> _Document passage_:
I have been working on a program that can download data from my Garmin Edge 305 GPS in Linux, and now I’ve finally got something that’s work. The program is called GarminSync, and you can download it from Launchpad.

Please try it out, but don’t expect too much from it. My main focus has been to get something working, now I’m going to focus more on getting it somewhat stable. There are a tons of bugs, for example it sometimes doesn’t work to download the data, and you have to simply try to run it again, and/or reconnect the GPS. But at least it’s able to download the runs from my GPS and export them to TCX files. It should be possible to such files to MotionBased, but it seems like the format is slightly wrong. At the moment I can’t get the GPS to work in VMWare, so I haven’t been able to get a correct file to compare with.

GarminSync is written in Python, so it probably works on other platforms than Linux as well, but I haven’t tried yet.

While extending pygarmin to support my Garmin Edge 305, I ran into a problem; pygarmin uses the serial protocol, and some packets that the Edge sends are too big for the serial protocol to handle. So when you request some information from the GPS, you don’t get any response back. The solution to this was to add native USB support to pygarmin, making it possible to use the USB protocol to talk to the GPS.

This turned out to be a quite fun task, actually, pyusb makes it easy to communicate to USB devices using Python. Of course it wasn’t entirely trivial, since the Garmin protocol specification seems to be out of date, so not everything the Edge 305 does is documented. But last night I finally managed to get something working, I can now specify "usb:" as the device to use, so that the USB protocol will be used instead of the serial one. It actually seems to work quite well, although there are some bugs still.

For those of you brave enough, I’d love to get feedback whether it works for you, especially if you have some other Garmin GPS than the Edge 305. You can test it by getting my edge-305 branch of pygarmin and try the following (which should write out some information about your GPS):

./pygarmin -p "usb:"

> _Tasks to perform_:
a) Decide whether each statement below agrees with the post about GarminSync, and answer yes or no for each, quoting the words from the post that settle it: (i) GarminSync is written in Python. (ii) The author has tested GarminSync on platforms other than Linux. (iii) Before the author's changes, pygarmin talked to the GPS over the serial protocol.
b) In the post about GarminSync, what file format does the program export the downloaded runs to?
c) Repeat everything in the post about GarminSync from "Please try it" down to "I haven’t tried yet.".

(Data entries)
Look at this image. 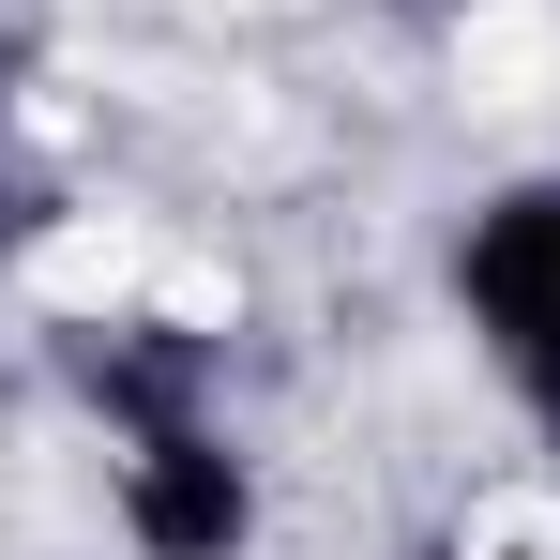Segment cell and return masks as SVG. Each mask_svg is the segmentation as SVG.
I'll list each match as a JSON object with an SVG mask.
<instances>
[{"instance_id":"2","label":"cell","mask_w":560,"mask_h":560,"mask_svg":"<svg viewBox=\"0 0 560 560\" xmlns=\"http://www.w3.org/2000/svg\"><path fill=\"white\" fill-rule=\"evenodd\" d=\"M106 515H121L137 560H243V546H258V469L228 455L212 409H183V424H137V440H121Z\"/></svg>"},{"instance_id":"1","label":"cell","mask_w":560,"mask_h":560,"mask_svg":"<svg viewBox=\"0 0 560 560\" xmlns=\"http://www.w3.org/2000/svg\"><path fill=\"white\" fill-rule=\"evenodd\" d=\"M455 318H469V349L500 364V394L560 440V167L500 183L455 228Z\"/></svg>"},{"instance_id":"3","label":"cell","mask_w":560,"mask_h":560,"mask_svg":"<svg viewBox=\"0 0 560 560\" xmlns=\"http://www.w3.org/2000/svg\"><path fill=\"white\" fill-rule=\"evenodd\" d=\"M530 560H560V546H530Z\"/></svg>"}]
</instances>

> _Task-by-task solutions_:
a)
(i) Yes: "GarminSync is written in Python"
(ii) No: "so it probably works on other platforms than Linux as well, but I haven’t tried yet"
(iii) Yes: "pygarmin uses the serial protocol"

b) TCX files.

c)
Please try it out, but don’t expect too much from it. My main focus has been to get something working, now I’m going to focus more on getting it somewhat stable. There are a tons of bugs, for example it sometimes doesn’t work to download the data, and you have to simply try to run it again, and/or reconnect the GPS. But at least it’s able to download the runs from my GPS and export them to TCX files. It should be possible to such files to MotionBased, but it seems like the format is slightly wrong. At the moment I can’t get the GPS to work in VMWare, so I haven’t been able to get a correct file to compare with.

GarminSync is written in Python, so it probably works on other platforms than Linux as well, but I haven’t tried yet.